A Catalyst for Change
In 1965, the Watts Rebellion devastated a community and awakened the nation, bringing longstanding grievances and inequalities into the spotlight. California leaders placed their hopes on an institution of higher education as a catalyst for change, and decided to build a new state college close to the communities impacted by the rebellion.
A transformation was needed. And they got one.
Fifty years later, California State University, Dominguez Hills boasts over 90,000 alumni, with over 65 percent of our alumni living within 25 miles of the campus.
The university changes lives each and every day through the transformative power of education.
Join CSU Dominguez Hills in the celebration and remembrance of an importance piece of Los Angeles community and Los Angeles literary history: the influential Watts Writers Workshop.

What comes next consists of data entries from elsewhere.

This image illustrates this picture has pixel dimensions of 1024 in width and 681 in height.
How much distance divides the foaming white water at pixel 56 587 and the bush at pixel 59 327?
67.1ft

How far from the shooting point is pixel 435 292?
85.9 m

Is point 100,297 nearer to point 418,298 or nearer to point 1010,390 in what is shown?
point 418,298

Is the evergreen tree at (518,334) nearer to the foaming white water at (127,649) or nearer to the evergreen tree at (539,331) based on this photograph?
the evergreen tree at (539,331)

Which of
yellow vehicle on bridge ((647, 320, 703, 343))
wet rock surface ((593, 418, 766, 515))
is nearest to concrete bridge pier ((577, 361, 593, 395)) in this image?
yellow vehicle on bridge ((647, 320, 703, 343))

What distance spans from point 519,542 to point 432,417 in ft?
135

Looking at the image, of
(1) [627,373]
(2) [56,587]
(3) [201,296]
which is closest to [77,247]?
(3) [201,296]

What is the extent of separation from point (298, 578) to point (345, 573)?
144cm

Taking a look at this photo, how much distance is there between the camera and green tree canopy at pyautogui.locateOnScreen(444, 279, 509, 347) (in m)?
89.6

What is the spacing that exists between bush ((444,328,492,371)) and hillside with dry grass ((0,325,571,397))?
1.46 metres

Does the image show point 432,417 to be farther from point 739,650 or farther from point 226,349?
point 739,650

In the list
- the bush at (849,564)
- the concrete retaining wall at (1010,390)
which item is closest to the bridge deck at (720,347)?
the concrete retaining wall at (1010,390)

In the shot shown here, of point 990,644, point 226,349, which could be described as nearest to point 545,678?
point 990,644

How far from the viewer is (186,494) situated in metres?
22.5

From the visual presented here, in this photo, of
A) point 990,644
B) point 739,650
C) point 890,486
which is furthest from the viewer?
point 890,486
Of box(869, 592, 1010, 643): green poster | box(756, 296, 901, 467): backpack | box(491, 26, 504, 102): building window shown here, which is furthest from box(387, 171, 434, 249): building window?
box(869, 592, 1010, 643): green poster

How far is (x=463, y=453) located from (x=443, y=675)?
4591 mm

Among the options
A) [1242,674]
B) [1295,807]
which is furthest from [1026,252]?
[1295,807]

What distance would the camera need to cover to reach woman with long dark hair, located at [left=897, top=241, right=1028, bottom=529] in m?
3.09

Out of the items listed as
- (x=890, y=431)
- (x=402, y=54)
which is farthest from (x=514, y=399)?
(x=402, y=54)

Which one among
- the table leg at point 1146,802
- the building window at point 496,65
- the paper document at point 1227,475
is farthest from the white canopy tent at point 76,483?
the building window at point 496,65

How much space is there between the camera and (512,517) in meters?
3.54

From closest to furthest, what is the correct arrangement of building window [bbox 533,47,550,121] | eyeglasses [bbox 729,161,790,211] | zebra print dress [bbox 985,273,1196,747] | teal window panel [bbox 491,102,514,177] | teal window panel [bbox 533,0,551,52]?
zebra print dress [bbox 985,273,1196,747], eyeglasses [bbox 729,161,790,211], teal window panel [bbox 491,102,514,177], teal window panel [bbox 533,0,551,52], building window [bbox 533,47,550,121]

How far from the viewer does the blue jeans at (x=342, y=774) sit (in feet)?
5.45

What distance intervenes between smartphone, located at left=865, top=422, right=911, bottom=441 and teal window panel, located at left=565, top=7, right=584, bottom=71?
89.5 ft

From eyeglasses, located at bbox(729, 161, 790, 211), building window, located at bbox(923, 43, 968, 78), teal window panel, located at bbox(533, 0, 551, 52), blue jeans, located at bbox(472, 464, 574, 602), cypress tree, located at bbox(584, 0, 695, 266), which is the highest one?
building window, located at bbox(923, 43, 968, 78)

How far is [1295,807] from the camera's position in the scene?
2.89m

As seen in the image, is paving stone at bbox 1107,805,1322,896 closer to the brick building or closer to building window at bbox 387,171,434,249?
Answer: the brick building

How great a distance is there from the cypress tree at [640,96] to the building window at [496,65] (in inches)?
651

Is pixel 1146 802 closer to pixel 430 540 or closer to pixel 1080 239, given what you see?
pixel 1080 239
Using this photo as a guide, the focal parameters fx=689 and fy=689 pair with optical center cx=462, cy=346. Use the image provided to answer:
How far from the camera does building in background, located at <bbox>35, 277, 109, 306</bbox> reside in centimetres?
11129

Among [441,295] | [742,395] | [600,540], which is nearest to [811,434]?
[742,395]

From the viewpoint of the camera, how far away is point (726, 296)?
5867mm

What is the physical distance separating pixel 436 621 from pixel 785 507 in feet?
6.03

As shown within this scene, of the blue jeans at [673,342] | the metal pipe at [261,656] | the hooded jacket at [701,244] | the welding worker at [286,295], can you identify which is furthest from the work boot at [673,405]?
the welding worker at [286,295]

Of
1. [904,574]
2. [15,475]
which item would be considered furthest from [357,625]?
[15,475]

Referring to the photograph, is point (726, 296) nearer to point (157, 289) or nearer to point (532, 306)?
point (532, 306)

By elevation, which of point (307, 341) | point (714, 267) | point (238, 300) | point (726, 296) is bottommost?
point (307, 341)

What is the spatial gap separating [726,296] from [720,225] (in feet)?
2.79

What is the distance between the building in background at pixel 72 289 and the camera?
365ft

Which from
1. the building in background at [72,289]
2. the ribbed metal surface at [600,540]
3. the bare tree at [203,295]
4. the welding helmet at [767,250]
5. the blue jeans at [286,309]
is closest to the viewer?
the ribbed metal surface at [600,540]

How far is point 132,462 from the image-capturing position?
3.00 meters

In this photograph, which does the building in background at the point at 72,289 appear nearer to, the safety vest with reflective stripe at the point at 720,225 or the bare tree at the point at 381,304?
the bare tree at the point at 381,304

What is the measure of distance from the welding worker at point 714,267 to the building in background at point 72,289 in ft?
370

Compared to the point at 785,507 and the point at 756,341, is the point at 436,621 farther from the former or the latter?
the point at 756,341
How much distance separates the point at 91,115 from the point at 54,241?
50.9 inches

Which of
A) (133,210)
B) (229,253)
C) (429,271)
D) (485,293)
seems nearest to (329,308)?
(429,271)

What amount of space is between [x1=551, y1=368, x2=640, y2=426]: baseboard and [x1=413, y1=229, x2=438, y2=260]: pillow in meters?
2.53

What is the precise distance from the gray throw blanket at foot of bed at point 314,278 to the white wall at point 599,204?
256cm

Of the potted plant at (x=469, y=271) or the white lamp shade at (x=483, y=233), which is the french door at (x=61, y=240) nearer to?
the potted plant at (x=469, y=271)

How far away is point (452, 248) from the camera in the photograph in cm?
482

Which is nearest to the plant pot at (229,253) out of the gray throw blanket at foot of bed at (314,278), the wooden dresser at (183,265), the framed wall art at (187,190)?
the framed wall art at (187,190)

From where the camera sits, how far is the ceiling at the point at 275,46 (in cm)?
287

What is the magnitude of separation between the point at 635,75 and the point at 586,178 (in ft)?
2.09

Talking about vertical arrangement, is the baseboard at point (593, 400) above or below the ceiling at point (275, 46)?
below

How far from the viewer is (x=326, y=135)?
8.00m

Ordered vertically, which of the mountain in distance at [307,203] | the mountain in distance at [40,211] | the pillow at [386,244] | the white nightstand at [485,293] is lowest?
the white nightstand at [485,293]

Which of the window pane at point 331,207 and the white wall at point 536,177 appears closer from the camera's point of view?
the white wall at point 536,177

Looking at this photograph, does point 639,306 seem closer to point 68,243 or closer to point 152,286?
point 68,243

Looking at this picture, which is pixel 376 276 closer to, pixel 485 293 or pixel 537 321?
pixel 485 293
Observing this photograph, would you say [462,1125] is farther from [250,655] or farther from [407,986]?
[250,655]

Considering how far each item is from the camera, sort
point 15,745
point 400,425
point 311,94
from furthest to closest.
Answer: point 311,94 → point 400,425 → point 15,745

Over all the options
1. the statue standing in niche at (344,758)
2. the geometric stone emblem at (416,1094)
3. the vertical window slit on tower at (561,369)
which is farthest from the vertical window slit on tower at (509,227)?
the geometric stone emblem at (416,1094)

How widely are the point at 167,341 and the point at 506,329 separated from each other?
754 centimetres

The Watts Writers Workshop was a creative writing group initiated by screenwriter Budd Schulberg in the wake of the devastating August 1965 Watts Riots in South Central Los Angeles (now South Los Angeles). Schulberg later said: “In a small way, I wanted to help…. The only thing I knew was writing, so I decided to start a writers’ workshop.” The group, which functioned from 1965 to 1973, was composed primarily of young African Americans in Watts and the surrounding neighborhoods. Early on, the Workshop included a theatrical component and one of the founders was the actor Yaphet Kotto. The group expanded its facilities and activities over the next several years with funding from the Rockefeller Foundation. Government files later revealed that the Workshop had been the target of covert operations by the FBI. Well-known writers to emerge from the Workshop include Quincy Troupe, Johnie Scott, Eric Priestley, Ojenke, Herbert Simmons, and Wanda Coleman, as well as the poetry group Watts Prophets.